[start of Supplied data]

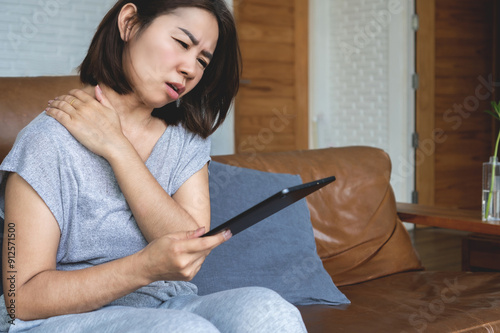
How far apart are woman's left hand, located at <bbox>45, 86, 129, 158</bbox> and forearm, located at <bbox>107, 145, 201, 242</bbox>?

[end of Supplied data]
[start of Supplied data]

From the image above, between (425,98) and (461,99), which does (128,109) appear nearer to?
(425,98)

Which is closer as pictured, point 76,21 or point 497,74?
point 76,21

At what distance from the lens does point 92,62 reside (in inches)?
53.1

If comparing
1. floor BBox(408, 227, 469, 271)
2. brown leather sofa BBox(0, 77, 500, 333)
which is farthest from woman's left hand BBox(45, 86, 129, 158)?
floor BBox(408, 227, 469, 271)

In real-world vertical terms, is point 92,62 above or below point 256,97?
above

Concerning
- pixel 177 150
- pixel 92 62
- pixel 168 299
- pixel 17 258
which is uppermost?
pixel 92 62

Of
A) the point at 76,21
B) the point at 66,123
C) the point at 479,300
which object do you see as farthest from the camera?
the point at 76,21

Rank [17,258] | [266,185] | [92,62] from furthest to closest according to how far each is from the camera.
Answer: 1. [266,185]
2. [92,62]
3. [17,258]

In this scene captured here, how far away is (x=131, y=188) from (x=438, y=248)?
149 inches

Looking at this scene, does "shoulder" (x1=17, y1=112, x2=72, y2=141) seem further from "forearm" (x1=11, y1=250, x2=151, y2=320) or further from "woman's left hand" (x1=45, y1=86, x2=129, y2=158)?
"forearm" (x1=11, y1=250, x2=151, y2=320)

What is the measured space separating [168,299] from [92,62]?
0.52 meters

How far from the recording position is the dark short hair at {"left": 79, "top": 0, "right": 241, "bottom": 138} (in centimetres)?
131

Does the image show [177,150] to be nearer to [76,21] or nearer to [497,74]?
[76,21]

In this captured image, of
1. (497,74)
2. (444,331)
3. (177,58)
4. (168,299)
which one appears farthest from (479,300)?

[end of Supplied data]

Copy out, word for word, the stretch of items running from the line containing "If comparing" through the line containing "3. [17,258]", including both of those lines.

[Exercise output]
If comparing
1. floor BBox(408, 227, 469, 271)
2. brown leather sofa BBox(0, 77, 500, 333)
which is farthest from woman's left hand BBox(45, 86, 129, 158)?
floor BBox(408, 227, 469, 271)

In real-world vertical terms, is point 92,62 above or below point 256,97?
above

Concerning
- pixel 177 150
- pixel 92 62
- pixel 168 299
- pixel 17 258
which is uppermost?
pixel 92 62

Of
A) the point at 76,21
B) the point at 66,123
C) the point at 479,300
which object do you see as farthest from the camera?
the point at 76,21

Rank [17,258] | [266,185] | [92,62] from furthest to closest according to how far each is from the camera.
Answer: 1. [266,185]
2. [92,62]
3. [17,258]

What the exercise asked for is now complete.